===== STUDY MATERIAL =====

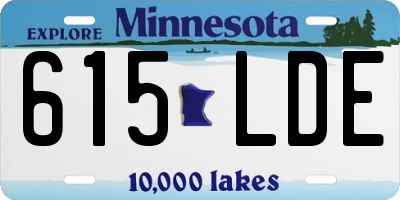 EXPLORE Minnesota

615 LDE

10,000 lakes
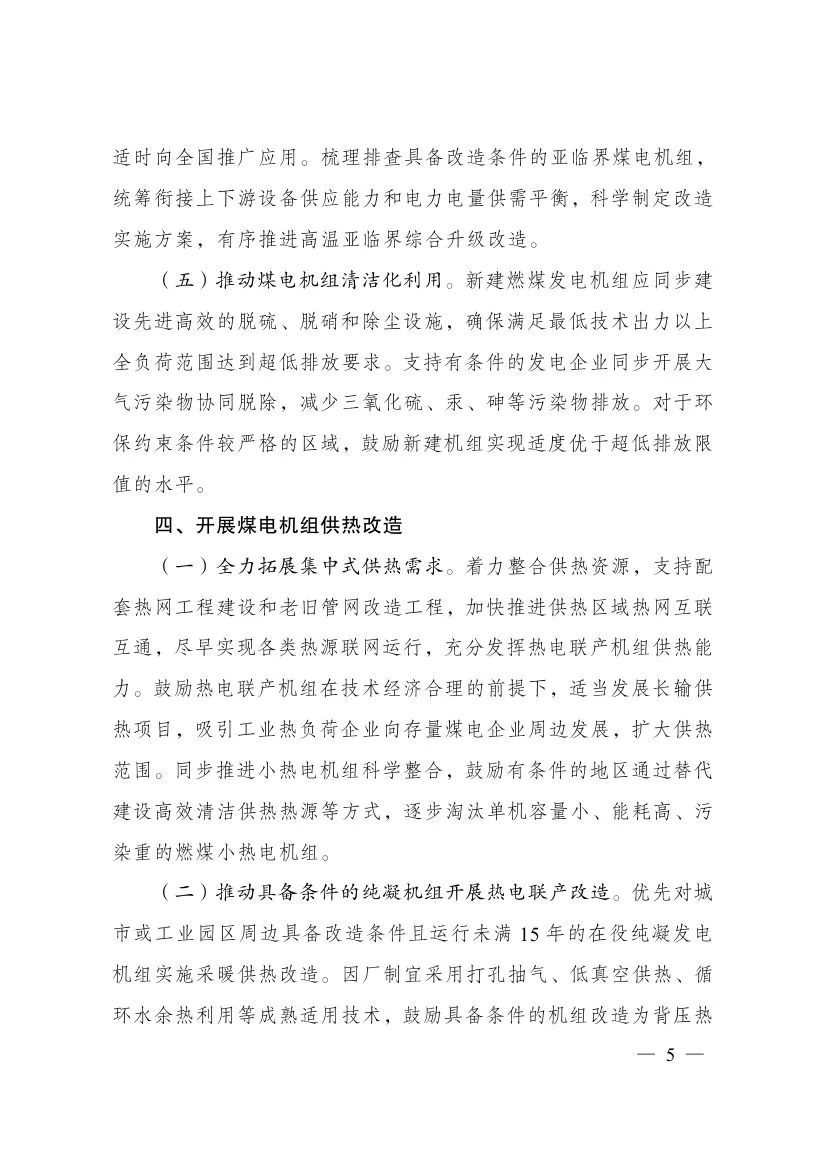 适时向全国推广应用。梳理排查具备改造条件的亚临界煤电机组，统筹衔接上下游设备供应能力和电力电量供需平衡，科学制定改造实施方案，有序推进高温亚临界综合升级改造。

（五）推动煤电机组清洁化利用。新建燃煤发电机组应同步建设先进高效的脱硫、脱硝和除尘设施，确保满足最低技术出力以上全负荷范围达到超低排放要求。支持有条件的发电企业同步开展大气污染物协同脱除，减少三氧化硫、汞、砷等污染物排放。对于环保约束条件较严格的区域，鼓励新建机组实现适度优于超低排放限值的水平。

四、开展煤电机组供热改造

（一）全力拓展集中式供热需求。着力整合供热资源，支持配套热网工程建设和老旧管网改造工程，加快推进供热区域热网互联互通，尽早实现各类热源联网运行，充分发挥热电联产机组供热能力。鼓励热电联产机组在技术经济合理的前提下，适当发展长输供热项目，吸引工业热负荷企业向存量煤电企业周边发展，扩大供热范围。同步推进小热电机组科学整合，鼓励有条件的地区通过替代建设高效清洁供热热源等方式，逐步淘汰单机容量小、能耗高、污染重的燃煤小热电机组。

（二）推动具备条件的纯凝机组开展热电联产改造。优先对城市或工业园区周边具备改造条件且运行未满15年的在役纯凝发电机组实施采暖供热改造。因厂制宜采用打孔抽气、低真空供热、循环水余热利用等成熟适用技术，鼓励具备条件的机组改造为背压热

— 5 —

=====
===== STUDY MATERIAL =====

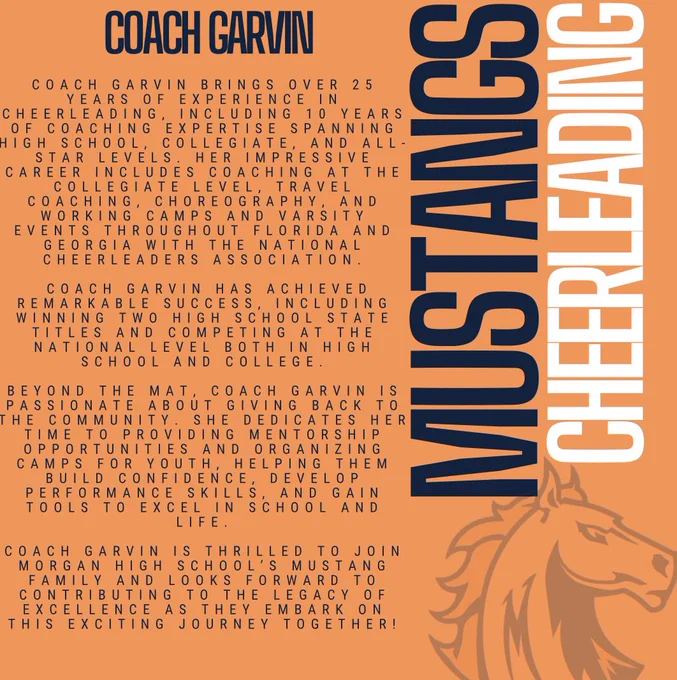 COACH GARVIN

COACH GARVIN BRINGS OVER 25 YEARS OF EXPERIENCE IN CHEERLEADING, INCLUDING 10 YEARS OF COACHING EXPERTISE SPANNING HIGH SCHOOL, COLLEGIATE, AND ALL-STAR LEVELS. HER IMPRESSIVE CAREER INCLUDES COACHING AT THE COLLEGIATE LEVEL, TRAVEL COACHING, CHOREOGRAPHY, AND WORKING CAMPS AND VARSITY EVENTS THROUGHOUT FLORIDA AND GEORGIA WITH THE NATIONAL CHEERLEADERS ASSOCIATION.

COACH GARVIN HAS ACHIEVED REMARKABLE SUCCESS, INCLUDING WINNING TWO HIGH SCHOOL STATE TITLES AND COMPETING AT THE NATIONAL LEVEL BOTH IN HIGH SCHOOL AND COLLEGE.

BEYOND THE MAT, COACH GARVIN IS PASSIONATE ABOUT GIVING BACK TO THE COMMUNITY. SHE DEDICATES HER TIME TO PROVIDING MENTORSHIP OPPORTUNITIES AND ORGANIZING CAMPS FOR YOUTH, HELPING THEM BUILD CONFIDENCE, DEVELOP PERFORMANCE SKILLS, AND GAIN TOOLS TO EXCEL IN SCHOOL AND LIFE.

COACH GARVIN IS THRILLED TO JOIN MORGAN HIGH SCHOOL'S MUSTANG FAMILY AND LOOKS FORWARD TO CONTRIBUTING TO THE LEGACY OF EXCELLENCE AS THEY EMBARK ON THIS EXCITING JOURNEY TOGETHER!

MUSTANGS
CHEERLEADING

=====

### [HOW TO COMPLETE THIS TASK]
In the records above, some lines may contain the word "CHEERLEADING"; copy every one of them.

### [EXERCISE ANSWER]
COACH GARVIN BRINGS OVER 25 YEARS OF EXPERIENCE IN CHEERLEADING, INCLUDING 10 YEARS OF COACHING EXPERTISE SPANNING HIGH SCHOOL, COLLEGIATE, AND ALL-STAR LEVELS. HER IMPRESSIVE CAREER INCLUDES COACHING AT THE COLLEGIATE LEVEL, TRAVEL COACHING, CHOREOGRAPHY, AND WORKING CAMPS AND VARSITY EVENTS THROUGHOUT FLORIDA AND GEORGIA WITH THE NATIONAL CHEERLEADERS ASSOCIATION.
CHEERLEADING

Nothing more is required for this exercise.